Estimating Substitution Using Text Embeddings: Evidence from the Film Industry

Spring 2024. My second-year paper for the Economics PhD. Replication files are available on GitHub.

Abstract: Using text descriptions of films in conjunction with weekly box office receipts, I develop a novel model of characteristic-space competition in the film industry. By exploiting plausably exogeneous variation in film release windows, I identify the impact of competitor characteristics on film revenue. As films become more similar, the impact of competition increases. Due to the film industry’s thin profit margins and high fixed costs, replacing a competitor in the 10th percentile of similarity with one in the 90th percentile can reduce profit by as much as 47%.

Gender Quotas and Perceptions of Ability

Fall 2020-Spring 2021. Developed over the course of the Behavioral and Experimental Economics sequence. Submitted as my National Science Foundation GRFP proposal.

Abstract: I propose a novel experiment to estimate the effect of admission quotas on perceptions of ability, both among quota recipients and others.

A Competitive Market for Kidney Patients

Spring 2020. My term paper for Simplicity and Complexity in Economic Theory taught by Mohammad Akbarpour and Paul Milgrom. Replication files are available on GitHub.

Abstract: Despite the economies of scale present in kidney exchanges, the market for kidneys remains highly fragmented. Moreover, despite theoretical evidence supporting the virtues of “patient” matching algorithms, there is not yet a consensus on periodic matching: exchanges run their matches anywhere between quarterly and daily. I argue that given positive waiting costs, ``easy to match’’ recipient/donor pairs will prefer greedy exchanges to more patient options. Thus, exchanges are privately incentivized to match more frequently than would be socially optimal, as this draws in the most desirable donors. In simulations, welfare falls in the presence of heterogeneous competing exchanges, and patients who select into frequently matching exchanges are disproportionately easy to match.

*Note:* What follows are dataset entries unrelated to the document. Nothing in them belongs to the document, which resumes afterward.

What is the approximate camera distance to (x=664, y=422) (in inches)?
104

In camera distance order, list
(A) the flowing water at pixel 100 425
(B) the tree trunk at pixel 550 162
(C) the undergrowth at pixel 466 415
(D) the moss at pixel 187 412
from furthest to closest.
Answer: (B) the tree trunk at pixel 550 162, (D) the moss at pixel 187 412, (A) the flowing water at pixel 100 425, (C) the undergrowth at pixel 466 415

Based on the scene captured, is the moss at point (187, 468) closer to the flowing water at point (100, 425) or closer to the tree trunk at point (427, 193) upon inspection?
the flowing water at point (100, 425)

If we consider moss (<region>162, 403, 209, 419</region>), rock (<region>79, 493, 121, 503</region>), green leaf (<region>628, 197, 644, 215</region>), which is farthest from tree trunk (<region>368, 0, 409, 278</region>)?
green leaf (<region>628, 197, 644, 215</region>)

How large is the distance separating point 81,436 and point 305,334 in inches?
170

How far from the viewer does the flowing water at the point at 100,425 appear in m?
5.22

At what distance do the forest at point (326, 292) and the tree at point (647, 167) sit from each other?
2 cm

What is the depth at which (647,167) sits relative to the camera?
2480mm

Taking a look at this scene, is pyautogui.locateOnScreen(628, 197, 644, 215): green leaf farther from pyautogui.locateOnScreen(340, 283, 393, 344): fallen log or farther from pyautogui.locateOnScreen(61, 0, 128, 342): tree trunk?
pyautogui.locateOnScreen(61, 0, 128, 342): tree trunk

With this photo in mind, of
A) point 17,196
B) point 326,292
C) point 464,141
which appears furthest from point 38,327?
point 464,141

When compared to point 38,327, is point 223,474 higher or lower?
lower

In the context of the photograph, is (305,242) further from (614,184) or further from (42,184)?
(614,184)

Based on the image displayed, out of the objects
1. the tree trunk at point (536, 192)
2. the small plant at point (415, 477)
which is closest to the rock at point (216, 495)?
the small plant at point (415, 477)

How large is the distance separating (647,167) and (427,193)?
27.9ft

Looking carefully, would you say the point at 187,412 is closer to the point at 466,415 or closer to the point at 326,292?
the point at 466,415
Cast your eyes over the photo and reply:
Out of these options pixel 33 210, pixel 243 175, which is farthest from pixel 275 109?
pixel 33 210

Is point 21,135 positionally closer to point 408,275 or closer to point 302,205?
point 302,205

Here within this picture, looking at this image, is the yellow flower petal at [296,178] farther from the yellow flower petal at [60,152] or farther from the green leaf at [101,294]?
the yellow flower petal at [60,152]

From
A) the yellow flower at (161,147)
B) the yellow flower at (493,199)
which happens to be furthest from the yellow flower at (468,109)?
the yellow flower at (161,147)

Two-Sided Course Allocation: A Modified CEEI

Fall 2019. My term paper for Matching and Market Design taught by Muriel Niederle, Michael Ostrovsky, and Al Roth. Replication files are available on GitHub.

Abstract: I develop a modified version of Budish (2011)’s Approximate Competitive Equilibrium from Equal Incomes (or A-CEEI) which allows school administrators to correct market failures unaddressed in the original mechanism by taxing student enrollment. This system preserves A-CEEI’s incentive compatibility and lack of congestion while maintaining reasonable fairness and efficiency bounds, and adds the ability for matches to contain a degree of two-sidedness. While the lack of an outside good prevents computation of an optimal tax rate, I outline the impact of various types of tax schema changes, as well as advise on how to correct tax rates when presented with an undesired equilibrium. Finally I derive a boundary on market-clearing error when computing this allocation given a set tax schema. As far as I am aware, this is the only mechanism developed which is incentive compatible, uncongested, and two-sided that also provides bounds on fairness and efficiency losses.

Investigating the Effects of Student Debt on Career Outcomes: An Empirical Approach

Spring 2019. My undergraduate thesis; received High Honors from the Economics department. Supervised by John Fitzgerald, and later advised by Matthew Botsch and Dan Stone. Also available at the Bowdoin Digital Commons. Replication files are available on GitHub.

High student debt has been hypothesized to affect career choice, causing students todesire stable, high paying jobs. To test this hypothesis, I rely on plausibly exogenous variation in debt due to a federal policy shift. In the summer of 2007, the Higher Education Reconciliation Act (or HERA) expanded the cap for federally subsidized student loans. I examine how variation in debt affects career choice and eventual salary of students using data from the National Longitudinal Survey of Youth 1979 Child and Young Adult Cohort of students who were of college age during the implementation of the policy. I find that student debt has no impact on salary two years after graduation; however, it does seem to shift students’ career choices, leading some to avoid careers in public service industries such as teaching and social work.